In Search of Lawtons & Basingers: William Starr Basinger Writes To His Mother, April 27, 1865




                                Prison at Johnson’s Island, Apl 27, 1865

My dear Mother, I trust you have received

at least one of the letters I’ve written you since

my captivity.  On the supposition that you have,

I’ll repeat nothing.  I can’t write as fully as I

designed, for the rules as to length of letters are

more rigid than I supposed.  I understand

the limit for letters both ways is 28 lines of

letter paper, or 48 of note paper.  Remember that.

I am quite well, & fortunate enough to have fallen

in with several olf friends & acquaintances.  But

I am in want of everything.  Send me as soon

as possible a check on New York, payable

to my order for $25.  I don’t like to name a

larger sum on account of the (?)

of the mail just now.  But is far from suf-

ficient.  When we ascertain how the mails work

it will be time enough to think of further

remittance.  Direct to me by my military design-

nations & as “Prisoner of War, Johnson’s Island,

Ohio.”  Write to me often.  You do not know

how I yearn for news from home.  I must

learn to day what I wish more highly than I

like in my letters, & may this perhaps, be able in

time to give you some notion of the life here.  My

love to my sister.  Tell her to learn Spanish.

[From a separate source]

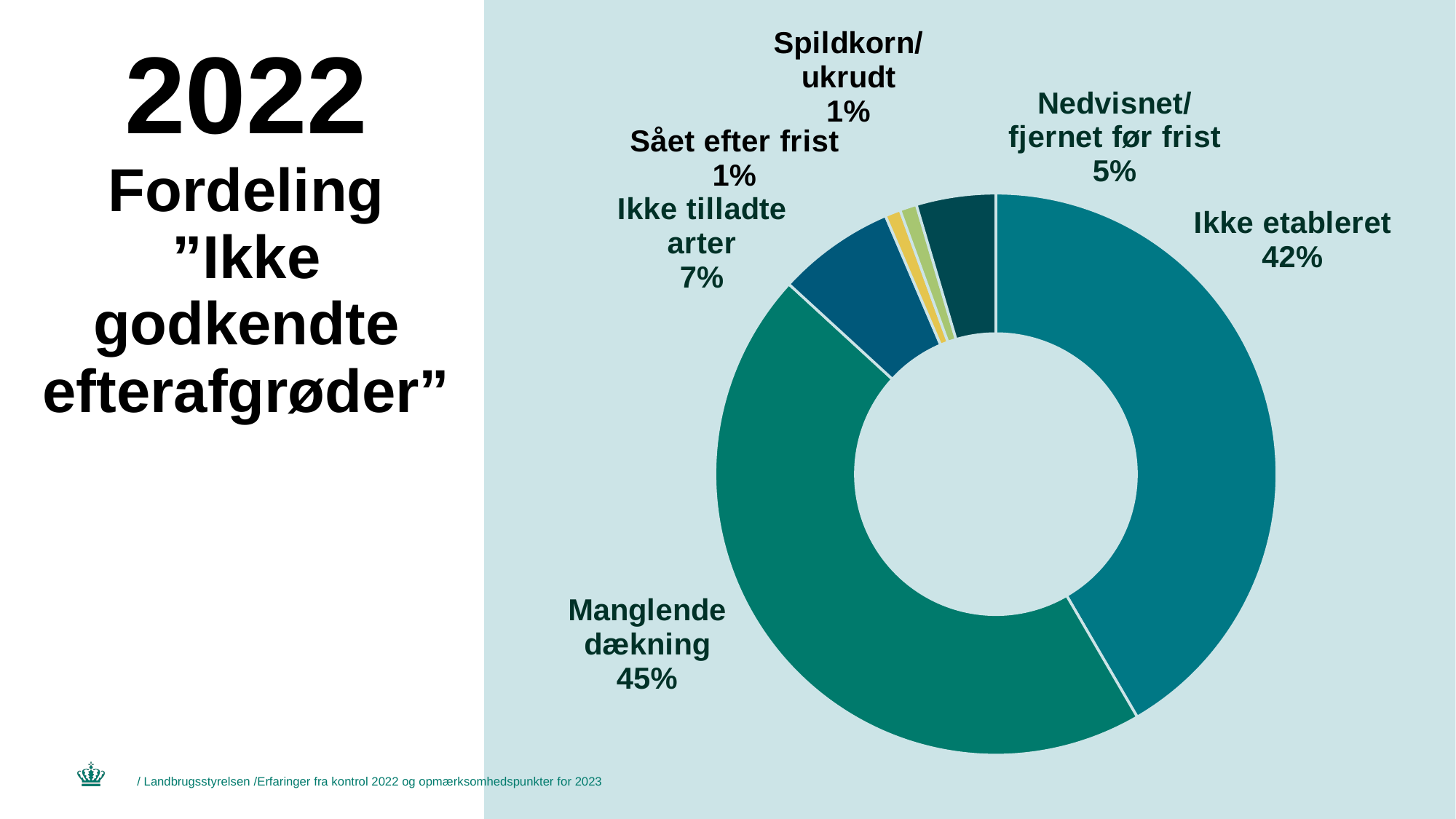
What is the difference in percentage points between "Manglende dækning" and "Ikke etableret"? 3 percentage points How many categories are shown in the pie chart? 6 What share of the pie does "Manglende dækning" account for? 45% Which is larger: the share for "Ikke tilladte arter" or for "Nedvisnet/fjernet før frist"? Ikke tilladte arter What kind of chart is shown on the slide? Pie chart (donut) What is the value shown for "Nedvisnet/fjernet før frist"? 5% What is the value shown for "Spildkorn/ukrudt"? 1% What is the value shown for "Ikke etableret"? 42% What is the combined share of "Ikke etableret" and "Manglende dækning"? 87% What is the value shown for "Ikke tilladte arter"? 7% Which category has the largest share of the pie? Manglende dækning Which year does the chart's title refer to? 2022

                                Affly Yours

                                                Wm S. Basinger


You can see that he has reduced the size of his handwriting to fit his letter onto one page.  That certainly makes it more difficult for me to read, and most probably the quality of the ink isn’t that good.  I’m probably incorrectly transcribing the third sentence from the end.